# Bay Report



## captmikestarrett (Apr 28, 2004)

Ok, six of us go out to worry some convict bass. Capt Greg Buckner is piloting the Fin Finder with up to 16 light tackle rods out. Made my spider rigging look tame compared to this... Pretty cool if you ask me. 
First up is always the youngest and prettiest.. Amy fights it in.
Smile









Next up is Young Bob at 70 something years young.









Pax gets one.









Ya thats me 









Steve gets one..nice one









Amy again....Tell me you see the fish right?

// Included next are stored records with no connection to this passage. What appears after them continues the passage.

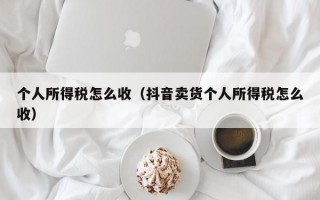 个人所得税怎么收（抖音卖货个人所得税怎么收）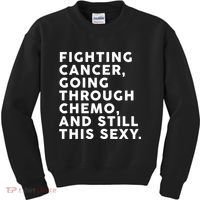 Going Through Chemo and Still This Sexy Kids Sweatshirt thumb 0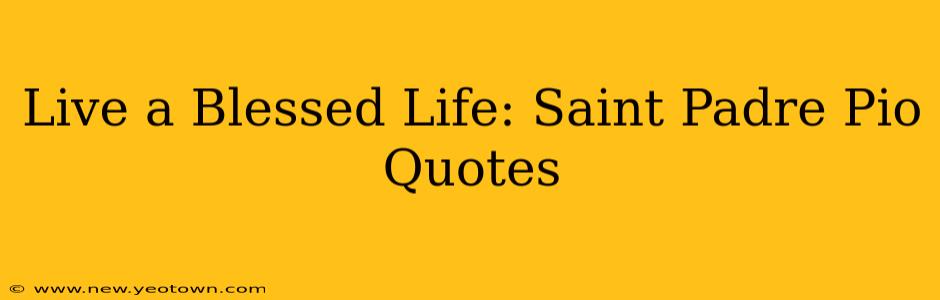 Live a Blessed Life: Saint Padre Pio Quotes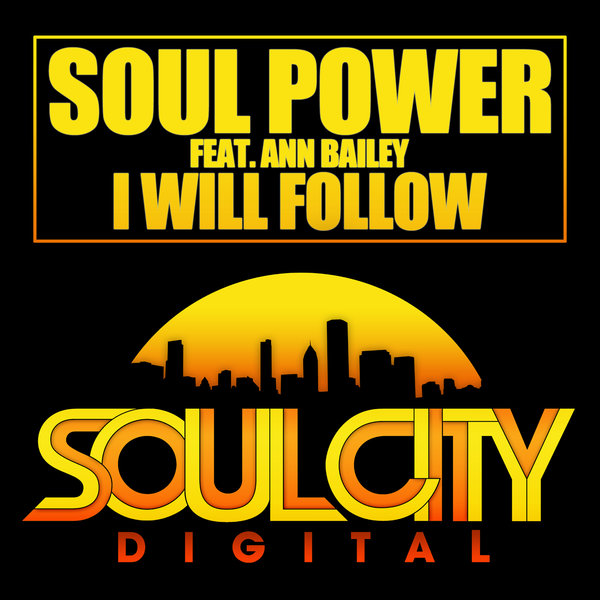 Soul Power & Ann Bailey - I Will Follow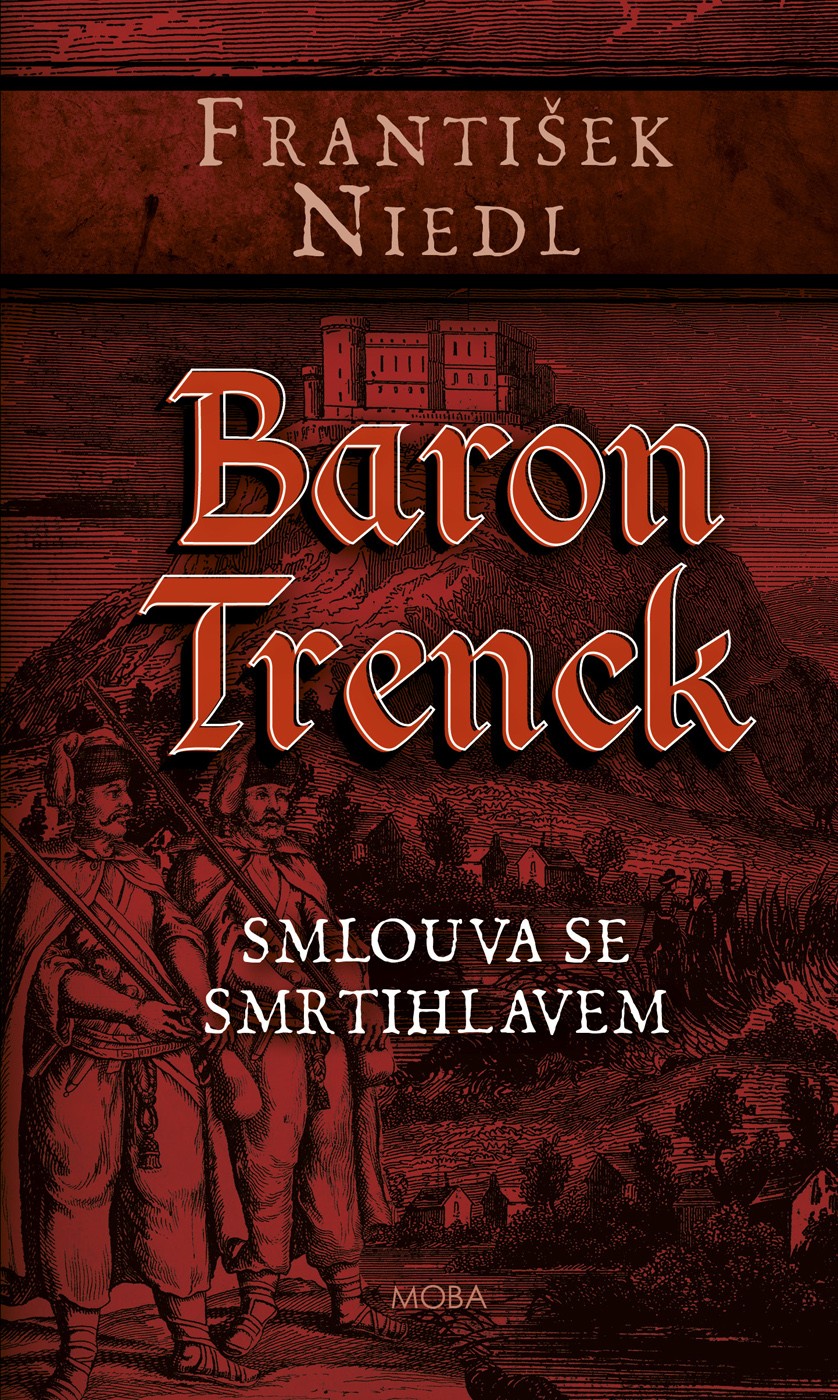 Baron Trenck – smlouva se smrtihlavem (Hardcover)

This time I get a lamprey as a bonus..









Fran hooks up ... nice fish too...









Daryl the camera is this way.. Dang









Greg and his mate where great and you should get on his booking now while there are still some openings. 
(301) 873-1327

Capt Mike


----------



## RuddeDogg (Mar 20, 2004)

Great job guys. Way to go.


----------



## SkunkApe (Dec 9, 2006)

WOW!! Banner day, nice work out there!!


----------



## crappietracker (Mar 31, 2006)

that's awesome! i can't wait till opening day. have a trip booked.


----------



## bbcroaker (Jan 6, 2005)

WTG Nice:fishing:
Yeah I did see the fish but then I'm an old croaker. 
Yeah Amy is a pretty one and knows how to catch fish and she's gona be good catch for a lucky guy


----------



## rattler (Jul 3, 2004)

looks like a great trip...good job...


----------